Reply to comment by bigbossStrife in [D] Am I stupid for avoiding high level frameworks? by bigbossStrife

When I saw just how easy to use and test things are with ex. Lightning.

suflaj t1_ixffok6 wrote on November 23, 2022 at 1:03 AM

Reply to [D] Am I stupid for avoiding high level frameworks? by bigbossStrife

I was thinking te same as you for perhaps 3-4 years now and over this last year I have been regretting it. I could've saved so much time if I embraced it at the end. I'll learn how to use them eventually, peobably in the next few months.

suflaj t1_ix4bbi0 wrote on November 20, 2022 at 5:30 PM

Reply to [R] Tips on training Transformers by parabellum630

3. and 4. in your case are probably intertwined, and likely the reason why you are stuck. You should probably keep the learning rate constant for all layers, freeze some at most if you're dealing with a big shift when finetuning.

You should use warmup, a low learning rate (what that entails depends, but since music data is similar to text, that means 1e-6 to 1e-5 maximum learning rate), and increase batch size if you get stuck as training progresses.

Without warmup, your network will not converge.

With a high learning rate, it will likely diverge on a nasty sample, or even have its gradients explode. In practice even when using gradient clipping your network might run in a circle, depending on your samples.

By lowering the learning rate when stuck it will not generalize well, but increasing the batch size (even if you slightly increase the learning rate while you're at it) seems to fix the problem, you just have to find the right numbers. I work on text, so whenever I doubled the batch size, I increased the learning rate by a factor of square or cube root of 2 to keep the "learning pressure" the same. YMMV.

EDIT: And as other people said make sure you have a large enough datasets. Transformers have almost no inductive biases, meaning that they have to learn them from data. Unless your augmentations are really good, I wouldn't recommend even attempting to train a transformer without at least 100k-1mil unique samples. For the size you're mentioning, the model would ideally like 1-10mil samples for finetuning and 1-10bil for pretraining.

» **Supplied material**:
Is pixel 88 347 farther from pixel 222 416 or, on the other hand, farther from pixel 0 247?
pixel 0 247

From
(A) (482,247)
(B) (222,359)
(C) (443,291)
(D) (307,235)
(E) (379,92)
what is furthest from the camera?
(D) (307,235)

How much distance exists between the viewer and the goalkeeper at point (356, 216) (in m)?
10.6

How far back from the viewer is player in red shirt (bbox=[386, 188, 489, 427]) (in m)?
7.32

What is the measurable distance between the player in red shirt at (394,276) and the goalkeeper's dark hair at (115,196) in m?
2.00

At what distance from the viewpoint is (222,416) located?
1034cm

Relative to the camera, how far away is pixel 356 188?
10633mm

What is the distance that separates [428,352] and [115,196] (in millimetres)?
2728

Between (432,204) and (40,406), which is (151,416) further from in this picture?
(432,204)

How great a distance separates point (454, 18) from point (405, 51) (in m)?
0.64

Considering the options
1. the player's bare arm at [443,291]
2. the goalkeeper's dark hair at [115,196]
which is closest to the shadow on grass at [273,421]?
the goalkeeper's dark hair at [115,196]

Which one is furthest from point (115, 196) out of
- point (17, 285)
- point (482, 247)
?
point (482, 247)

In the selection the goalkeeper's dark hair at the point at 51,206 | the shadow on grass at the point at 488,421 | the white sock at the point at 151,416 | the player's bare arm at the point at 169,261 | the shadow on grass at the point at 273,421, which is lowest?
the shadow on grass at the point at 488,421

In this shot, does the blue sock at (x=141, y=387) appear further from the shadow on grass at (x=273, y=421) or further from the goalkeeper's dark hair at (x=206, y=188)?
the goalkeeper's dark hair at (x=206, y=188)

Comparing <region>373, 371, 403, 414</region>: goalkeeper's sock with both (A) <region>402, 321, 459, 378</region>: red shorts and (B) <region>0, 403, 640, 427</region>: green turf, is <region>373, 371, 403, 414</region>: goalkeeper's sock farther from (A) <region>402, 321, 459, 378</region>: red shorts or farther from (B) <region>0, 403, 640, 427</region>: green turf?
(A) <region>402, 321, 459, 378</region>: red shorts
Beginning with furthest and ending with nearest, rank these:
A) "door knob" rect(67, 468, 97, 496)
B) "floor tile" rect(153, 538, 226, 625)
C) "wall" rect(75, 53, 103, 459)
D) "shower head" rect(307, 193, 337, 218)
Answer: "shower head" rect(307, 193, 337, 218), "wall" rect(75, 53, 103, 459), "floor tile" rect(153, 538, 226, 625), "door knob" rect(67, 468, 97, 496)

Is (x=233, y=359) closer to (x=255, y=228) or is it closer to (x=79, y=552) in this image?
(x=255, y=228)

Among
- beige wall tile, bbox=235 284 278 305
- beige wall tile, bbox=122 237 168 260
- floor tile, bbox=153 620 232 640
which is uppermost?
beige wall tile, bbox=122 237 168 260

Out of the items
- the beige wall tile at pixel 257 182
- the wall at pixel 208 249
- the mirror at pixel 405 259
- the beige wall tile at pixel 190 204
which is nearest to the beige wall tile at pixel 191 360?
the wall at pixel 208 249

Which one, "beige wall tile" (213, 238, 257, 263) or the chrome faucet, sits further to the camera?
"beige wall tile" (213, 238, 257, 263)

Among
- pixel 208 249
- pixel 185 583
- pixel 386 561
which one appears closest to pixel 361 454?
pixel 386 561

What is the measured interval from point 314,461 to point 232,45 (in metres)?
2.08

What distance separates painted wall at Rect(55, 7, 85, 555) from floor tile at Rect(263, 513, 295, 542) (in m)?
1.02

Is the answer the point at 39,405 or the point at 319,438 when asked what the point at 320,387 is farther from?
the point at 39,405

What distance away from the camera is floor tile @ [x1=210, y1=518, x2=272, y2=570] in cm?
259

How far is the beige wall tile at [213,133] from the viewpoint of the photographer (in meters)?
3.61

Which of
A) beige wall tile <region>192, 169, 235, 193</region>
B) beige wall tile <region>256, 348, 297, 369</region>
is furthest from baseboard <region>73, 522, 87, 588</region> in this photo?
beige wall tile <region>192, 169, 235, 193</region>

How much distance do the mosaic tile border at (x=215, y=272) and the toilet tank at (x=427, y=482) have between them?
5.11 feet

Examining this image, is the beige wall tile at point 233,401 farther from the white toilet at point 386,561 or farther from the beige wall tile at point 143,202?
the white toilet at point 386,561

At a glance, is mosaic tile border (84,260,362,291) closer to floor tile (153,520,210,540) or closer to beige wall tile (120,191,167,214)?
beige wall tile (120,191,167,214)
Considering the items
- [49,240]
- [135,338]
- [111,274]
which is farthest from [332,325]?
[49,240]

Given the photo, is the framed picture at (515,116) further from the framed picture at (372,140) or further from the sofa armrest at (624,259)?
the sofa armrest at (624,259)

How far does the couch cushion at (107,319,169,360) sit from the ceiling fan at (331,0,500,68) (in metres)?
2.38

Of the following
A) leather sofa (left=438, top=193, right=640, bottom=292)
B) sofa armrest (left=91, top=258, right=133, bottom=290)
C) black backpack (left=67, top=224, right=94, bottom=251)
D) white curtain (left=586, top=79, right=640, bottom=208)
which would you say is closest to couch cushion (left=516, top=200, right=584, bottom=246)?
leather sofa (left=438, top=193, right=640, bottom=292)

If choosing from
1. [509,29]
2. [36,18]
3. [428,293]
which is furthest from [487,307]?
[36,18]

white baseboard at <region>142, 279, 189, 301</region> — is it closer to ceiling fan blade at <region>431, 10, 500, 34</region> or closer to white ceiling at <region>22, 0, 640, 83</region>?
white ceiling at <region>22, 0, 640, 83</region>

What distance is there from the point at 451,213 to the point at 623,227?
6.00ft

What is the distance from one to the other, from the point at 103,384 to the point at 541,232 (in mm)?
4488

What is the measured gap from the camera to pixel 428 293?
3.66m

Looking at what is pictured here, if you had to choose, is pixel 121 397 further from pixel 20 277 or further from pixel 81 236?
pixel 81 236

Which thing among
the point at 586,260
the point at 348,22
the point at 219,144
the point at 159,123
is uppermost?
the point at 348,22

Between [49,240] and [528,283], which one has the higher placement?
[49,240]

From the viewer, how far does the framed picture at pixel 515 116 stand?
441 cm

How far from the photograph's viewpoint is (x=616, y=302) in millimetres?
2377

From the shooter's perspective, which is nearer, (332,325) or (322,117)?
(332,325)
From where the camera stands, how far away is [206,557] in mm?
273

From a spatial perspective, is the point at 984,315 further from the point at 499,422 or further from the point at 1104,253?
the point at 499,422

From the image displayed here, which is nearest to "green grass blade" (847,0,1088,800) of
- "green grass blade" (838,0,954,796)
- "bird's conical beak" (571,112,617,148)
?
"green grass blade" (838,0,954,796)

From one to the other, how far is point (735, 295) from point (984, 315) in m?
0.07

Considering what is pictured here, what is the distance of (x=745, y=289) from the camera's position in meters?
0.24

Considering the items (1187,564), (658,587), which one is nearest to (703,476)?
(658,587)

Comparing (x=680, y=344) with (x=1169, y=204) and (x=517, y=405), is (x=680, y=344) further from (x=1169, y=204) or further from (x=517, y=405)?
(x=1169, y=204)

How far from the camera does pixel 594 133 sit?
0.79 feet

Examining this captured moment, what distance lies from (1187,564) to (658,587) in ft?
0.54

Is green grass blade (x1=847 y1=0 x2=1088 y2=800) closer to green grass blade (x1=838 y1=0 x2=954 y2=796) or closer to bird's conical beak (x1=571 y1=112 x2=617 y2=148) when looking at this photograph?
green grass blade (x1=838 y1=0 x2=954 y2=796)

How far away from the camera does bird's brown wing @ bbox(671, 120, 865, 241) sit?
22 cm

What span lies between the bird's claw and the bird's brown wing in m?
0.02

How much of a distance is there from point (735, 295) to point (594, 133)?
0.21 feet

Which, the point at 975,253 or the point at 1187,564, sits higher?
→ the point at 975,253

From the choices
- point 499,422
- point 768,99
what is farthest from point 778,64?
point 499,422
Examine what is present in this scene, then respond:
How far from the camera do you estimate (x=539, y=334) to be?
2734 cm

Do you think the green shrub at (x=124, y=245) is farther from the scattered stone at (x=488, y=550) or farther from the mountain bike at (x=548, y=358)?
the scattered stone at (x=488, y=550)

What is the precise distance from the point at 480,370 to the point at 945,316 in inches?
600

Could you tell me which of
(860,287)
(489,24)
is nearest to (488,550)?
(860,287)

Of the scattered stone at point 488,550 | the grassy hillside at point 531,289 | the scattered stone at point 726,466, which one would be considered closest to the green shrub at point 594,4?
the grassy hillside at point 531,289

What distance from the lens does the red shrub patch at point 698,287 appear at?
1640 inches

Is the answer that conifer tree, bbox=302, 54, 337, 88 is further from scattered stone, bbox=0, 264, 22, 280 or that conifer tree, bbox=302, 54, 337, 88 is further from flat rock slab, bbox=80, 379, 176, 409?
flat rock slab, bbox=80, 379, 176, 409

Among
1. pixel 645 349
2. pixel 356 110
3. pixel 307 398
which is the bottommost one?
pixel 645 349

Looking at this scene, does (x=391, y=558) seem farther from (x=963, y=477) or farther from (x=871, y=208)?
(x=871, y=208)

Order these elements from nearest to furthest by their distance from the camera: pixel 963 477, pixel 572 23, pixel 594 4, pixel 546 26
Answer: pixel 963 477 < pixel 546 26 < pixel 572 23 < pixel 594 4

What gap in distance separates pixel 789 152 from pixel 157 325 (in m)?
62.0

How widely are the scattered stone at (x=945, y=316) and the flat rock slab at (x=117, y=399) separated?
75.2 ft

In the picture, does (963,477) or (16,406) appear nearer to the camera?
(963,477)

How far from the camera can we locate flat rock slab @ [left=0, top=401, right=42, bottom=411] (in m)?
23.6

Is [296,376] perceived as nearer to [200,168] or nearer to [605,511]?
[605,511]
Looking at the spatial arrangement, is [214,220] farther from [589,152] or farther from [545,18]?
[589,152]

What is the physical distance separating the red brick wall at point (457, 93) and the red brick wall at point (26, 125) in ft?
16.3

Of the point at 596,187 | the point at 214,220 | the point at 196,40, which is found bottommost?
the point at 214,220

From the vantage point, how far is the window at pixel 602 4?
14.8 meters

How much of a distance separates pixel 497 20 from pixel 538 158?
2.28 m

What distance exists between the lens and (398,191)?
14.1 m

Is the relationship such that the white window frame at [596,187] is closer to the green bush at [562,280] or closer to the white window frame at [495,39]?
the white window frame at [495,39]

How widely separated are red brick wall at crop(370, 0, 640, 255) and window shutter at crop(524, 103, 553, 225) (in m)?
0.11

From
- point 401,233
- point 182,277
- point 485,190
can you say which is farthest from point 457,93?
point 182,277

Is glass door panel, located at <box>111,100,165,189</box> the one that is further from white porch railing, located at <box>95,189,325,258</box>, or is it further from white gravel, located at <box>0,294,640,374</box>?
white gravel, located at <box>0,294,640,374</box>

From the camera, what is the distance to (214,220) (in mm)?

» **Stated exercise**:
Decide whether each statement below agrees with the forum thread, answering yes or no and quoting the exact words of the thread that settle it. 1. Training without warmup will keep the network from converging. 2. The learning rate should be set differently for each layer. 3. For pretraining at the size mentioned, the model would ideally like 1-10 million samples.

» **Task answer**:
1. Yes: "Without warmup, your network will not converge."
2. No: "You should probably keep the learning rate constant for all layers"
3. No: "1-10bil for pretraining"